El entrenador gallego Fernando Vázquez va más allá, aseverando que se ha desvirtuado la competición y deja entrever que de celebrarse el partido, el resultado del Deportivo-Fuenlabrada metería más presión a Lugo y Albacete en sus respectivos enfrentamientos.

Esta premisa pierde poder si tenemos en cuenta que el Albacete estuvo buena parte de los 90 minutos de su partido virtualmente descendido y el Lugo tuvo que hacer todo lo posible por remontar su enfrentamiento ante el Mirandés, llegando a caer a puestos de descenso durante varios momentos del transcurso de su duelo.

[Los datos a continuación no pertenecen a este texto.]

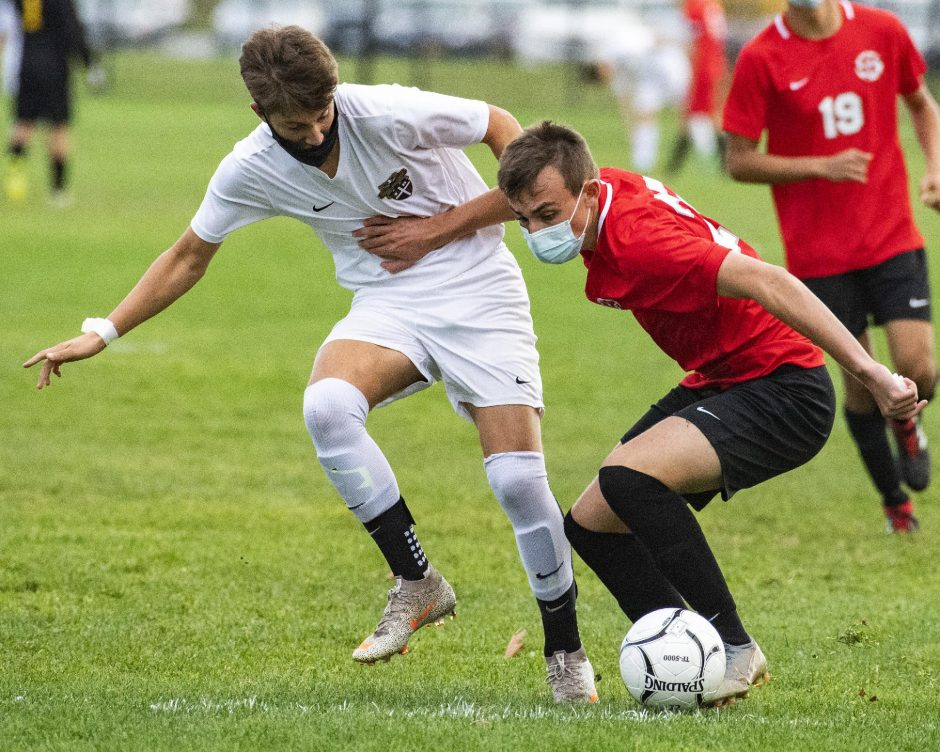 PETER R. BARBER/STAFF PHOTOGRAPHERNiskayuna's Zach Lind, left and Christian Brothers Academy's Jake Doemel fight for the ball during Thursday's SuburbanCouncil boys' soccer game.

El resultado que pudiera estar cosechando el Deportivo en su complicada batalla, ante el Fuenlabrada tendría poca repercusión en dos equipos que disputaron sus partidos con la máxima presión posible. Si Maikel Mesa no hubiera transformado el penalti para el Albacete en el minuto 89 o el Lugo no hubiera podido remontar ante el Mirandés, en Coruña no se hablaría de injusticia y se estarían preparando para el crucial partido, ante el equipo madrileño en el que una victoria les daría la salvación.

Este lamentable suceso se suma a su esperpéntica reclamación hace unas semanas contra el Extremadura UD por alineación indebida. Tras caer derrotados en Riazor ante un Extremadura plagado de juveniles, el Deportivo decidiría denunciar al cuadro extremeño por incumplir la norma de contar con un mínimo de siete jugadores del primer equipo en el campo al ser atendido durante 20 segundos fuera del terreno de juego Airam Cabrera. La reclamación no tendría demasiado recorrido y apelación archivaría el caso, sin ver nada sancionable por parte del Extremadura.

El Deportivo no ha perdido la categoría por una decisión de LaLiga

Si bien la decisión de aplazar el susodicho encuentro, mientras seguían adelante los demás puede ser motivo de debate, las reacciones y exigencias que llegan desde la parroquia deportivista no son más que una cortina de humo lanzada por sus dirigentes y entrenador para intentar tapar su nefasto rendimiento deportivo, evitando así que la afición se cebe con ellos y centre su ira en LaLiga y la RFEF.

Uno de los equipos que nos hizo disfrutar con sus andanzas por Europa y plantando cara a los todopoderosos equipos de Real Madrid y Barcelona debería asumir su descenso con la mayor dignidad posible. El Deportivo no ha perdido la categoría por una decisión de LaLiga, el Deportivo ha descendido por algo, tan sencillo, como sumar menos puntos que sus rivales.